WHAT IS REQUIRED: Extract the text of every record below verbatim, omitting the pictures.

SUPPLIED INFORMATION:

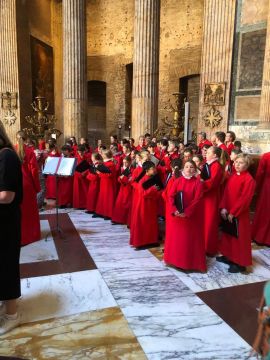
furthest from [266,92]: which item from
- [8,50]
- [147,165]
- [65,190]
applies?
[8,50]

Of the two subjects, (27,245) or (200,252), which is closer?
(200,252)

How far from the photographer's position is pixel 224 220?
4805 mm

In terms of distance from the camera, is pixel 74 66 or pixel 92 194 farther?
pixel 74 66

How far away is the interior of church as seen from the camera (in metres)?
3.23

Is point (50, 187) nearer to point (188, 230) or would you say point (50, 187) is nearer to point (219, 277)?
point (188, 230)

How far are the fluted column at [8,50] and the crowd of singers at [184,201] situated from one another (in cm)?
923

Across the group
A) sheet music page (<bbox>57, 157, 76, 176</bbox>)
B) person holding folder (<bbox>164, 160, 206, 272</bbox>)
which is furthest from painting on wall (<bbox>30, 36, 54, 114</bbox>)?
person holding folder (<bbox>164, 160, 206, 272</bbox>)

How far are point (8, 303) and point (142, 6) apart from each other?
1209 cm

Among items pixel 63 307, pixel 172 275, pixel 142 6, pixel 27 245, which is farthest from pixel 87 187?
pixel 142 6

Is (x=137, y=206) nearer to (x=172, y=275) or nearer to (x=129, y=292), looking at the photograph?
(x=172, y=275)

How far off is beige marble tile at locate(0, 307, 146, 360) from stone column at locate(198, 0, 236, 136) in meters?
9.76

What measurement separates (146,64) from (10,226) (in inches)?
425

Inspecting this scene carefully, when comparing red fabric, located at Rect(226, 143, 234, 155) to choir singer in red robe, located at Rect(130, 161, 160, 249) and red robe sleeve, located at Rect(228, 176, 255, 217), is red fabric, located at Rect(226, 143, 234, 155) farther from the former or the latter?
red robe sleeve, located at Rect(228, 176, 255, 217)

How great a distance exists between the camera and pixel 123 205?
22.9 ft
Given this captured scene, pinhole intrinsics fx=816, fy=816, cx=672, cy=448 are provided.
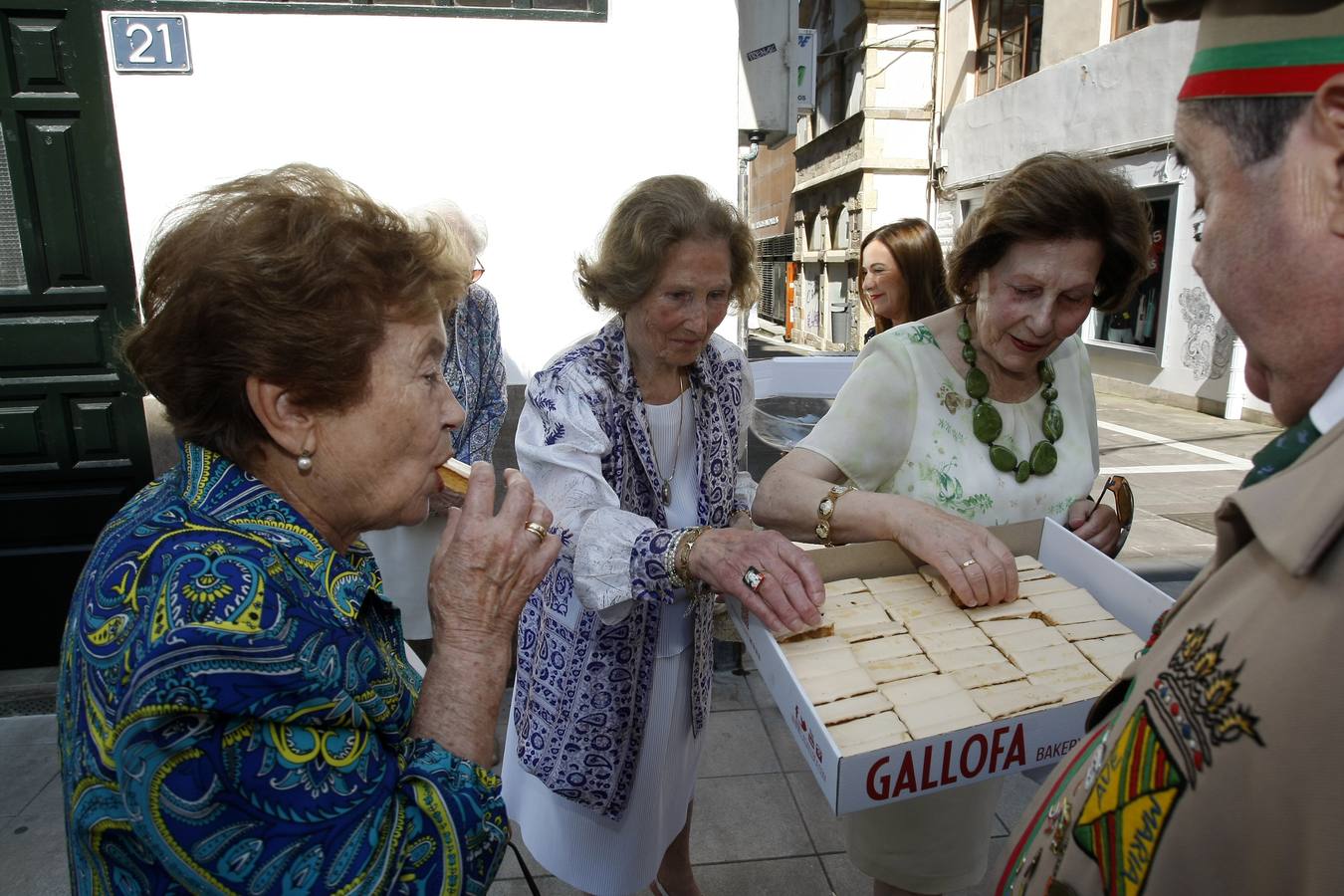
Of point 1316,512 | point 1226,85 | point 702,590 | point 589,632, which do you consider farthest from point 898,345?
point 1316,512

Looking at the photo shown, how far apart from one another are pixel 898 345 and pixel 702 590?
30.8 inches

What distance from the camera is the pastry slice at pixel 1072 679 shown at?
1.28m

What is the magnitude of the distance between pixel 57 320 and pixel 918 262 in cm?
404

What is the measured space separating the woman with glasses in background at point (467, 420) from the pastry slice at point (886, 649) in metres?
2.35

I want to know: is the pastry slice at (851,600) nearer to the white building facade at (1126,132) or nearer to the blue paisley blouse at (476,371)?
the blue paisley blouse at (476,371)

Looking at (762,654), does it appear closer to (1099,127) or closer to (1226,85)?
(1226,85)

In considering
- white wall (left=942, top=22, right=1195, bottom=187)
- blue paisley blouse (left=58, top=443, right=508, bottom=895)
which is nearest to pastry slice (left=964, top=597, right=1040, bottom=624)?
blue paisley blouse (left=58, top=443, right=508, bottom=895)

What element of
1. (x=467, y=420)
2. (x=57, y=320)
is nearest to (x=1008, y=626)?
(x=467, y=420)

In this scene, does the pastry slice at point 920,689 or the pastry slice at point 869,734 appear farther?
the pastry slice at point 920,689

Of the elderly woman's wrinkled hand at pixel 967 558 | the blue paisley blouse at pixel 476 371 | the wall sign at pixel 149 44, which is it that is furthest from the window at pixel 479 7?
the elderly woman's wrinkled hand at pixel 967 558

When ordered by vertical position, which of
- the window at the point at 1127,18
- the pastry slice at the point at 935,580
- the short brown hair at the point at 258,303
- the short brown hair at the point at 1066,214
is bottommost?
the pastry slice at the point at 935,580

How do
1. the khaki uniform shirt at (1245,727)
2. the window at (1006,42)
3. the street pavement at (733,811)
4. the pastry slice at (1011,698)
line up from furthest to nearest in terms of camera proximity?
the window at (1006,42)
the street pavement at (733,811)
the pastry slice at (1011,698)
the khaki uniform shirt at (1245,727)

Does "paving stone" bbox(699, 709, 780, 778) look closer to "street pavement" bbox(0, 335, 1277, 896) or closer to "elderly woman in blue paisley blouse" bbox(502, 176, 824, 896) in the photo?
"street pavement" bbox(0, 335, 1277, 896)

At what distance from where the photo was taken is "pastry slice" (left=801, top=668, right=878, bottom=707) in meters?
1.26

WRITTEN REPLY:
furthest from [266,92]: which item from
- [8,50]
- [147,165]
- [65,190]
applies?
[8,50]

Of the two subjects, (27,245) or (200,252), which is closer?
(200,252)

How far from the photographer's position is pixel 224 220?
4805 mm

In terms of distance from the camera, is pixel 74 66 or pixel 92 194 farther?
pixel 74 66

How far away is the interior of church as seen from the camera (in metres)?
3.23

Is point (50, 187) nearer to point (188, 230) or would you say point (50, 187) is nearer to point (219, 277)?
point (188, 230)

How far are the fluted column at [8,50] and the crowd of singers at [184,201] situated from one another (in cm)?
923

Across the group
A) sheet music page (<bbox>57, 157, 76, 176</bbox>)
B) person holding folder (<bbox>164, 160, 206, 272</bbox>)
which is furthest from painting on wall (<bbox>30, 36, 54, 114</bbox>)?
person holding folder (<bbox>164, 160, 206, 272</bbox>)

How far are point (8, 303) and point (142, 6) apart from each other?
1209 cm

Among items pixel 63 307, pixel 172 275, pixel 142 6, pixel 27 245, which is farthest from pixel 87 187?
pixel 142 6

Is (x=137, y=206) nearer to (x=172, y=275) or nearer to (x=129, y=292), looking at the photograph?
(x=172, y=275)

How far off is beige marble tile at locate(0, 307, 146, 360) from stone column at locate(198, 0, 236, 136) in meters?
9.76

What measurement separates (146,64) from (10,226) (in inches)?
425

Inspecting this scene carefully, when comparing red fabric, located at Rect(226, 143, 234, 155) to choir singer in red robe, located at Rect(130, 161, 160, 249) and red robe sleeve, located at Rect(228, 176, 255, 217), is red fabric, located at Rect(226, 143, 234, 155) farther from the former or the latter?
red robe sleeve, located at Rect(228, 176, 255, 217)

How great a distance exists between the camera and pixel 123 205?
22.9 ft
Given this captured scene, pinhole intrinsics fx=816, fy=816, cx=672, cy=448 are provided.
Of point 1316,512 | point 1226,85 | point 702,590 | point 589,632, which do you consider farthest from point 898,345?
point 1316,512

Looking at the photo shown, how far apart from one another are pixel 898 345 and pixel 702 590?
30.8 inches

What distance from the camera is the pastry slice at pixel 1072 679 shown at?
1.28m

What is the magnitude of the distance between pixel 57 320 and pixel 918 262 in cm?
404

What is the measured space separating the woman with glasses in background at point (467, 420) from the pastry slice at point (886, 649) in metres?
2.35

I want to know: is the pastry slice at (851,600) nearer to the white building facade at (1126,132) or nearer to the blue paisley blouse at (476,371)?
the blue paisley blouse at (476,371)

Looking at (762,654), does it appear closer to (1099,127) or closer to (1226,85)?
(1226,85)

In considering
- white wall (left=942, top=22, right=1195, bottom=187)
- blue paisley blouse (left=58, top=443, right=508, bottom=895)
which is nearest to pastry slice (left=964, top=597, right=1040, bottom=624)?
blue paisley blouse (left=58, top=443, right=508, bottom=895)

What element of
1. (x=467, y=420)
2. (x=57, y=320)
is nearest to (x=1008, y=626)?
(x=467, y=420)

In this scene, does the pastry slice at point 920,689 or the pastry slice at point 869,734 appear farther?
the pastry slice at point 920,689

Of the elderly woman's wrinkled hand at pixel 967 558 | the blue paisley blouse at pixel 476 371 | the wall sign at pixel 149 44, which is it that is furthest from the window at pixel 479 7?
the elderly woman's wrinkled hand at pixel 967 558

When ordered by vertical position, which of
- the window at the point at 1127,18
- the pastry slice at the point at 935,580
- the short brown hair at the point at 258,303
- the short brown hair at the point at 1066,214
is bottommost?
the pastry slice at the point at 935,580

How do
1. the khaki uniform shirt at (1245,727)
2. the window at (1006,42)
3. the street pavement at (733,811)
4. the pastry slice at (1011,698)
line up from furthest to nearest in terms of camera proximity?
the window at (1006,42)
the street pavement at (733,811)
the pastry slice at (1011,698)
the khaki uniform shirt at (1245,727)

Does "paving stone" bbox(699, 709, 780, 778) look closer to "street pavement" bbox(0, 335, 1277, 896) or closer to "elderly woman in blue paisley blouse" bbox(502, 176, 824, 896) in the photo?
"street pavement" bbox(0, 335, 1277, 896)

At what distance from where the photo was taken is "pastry slice" (left=801, top=668, right=878, bottom=707) in meters?
1.26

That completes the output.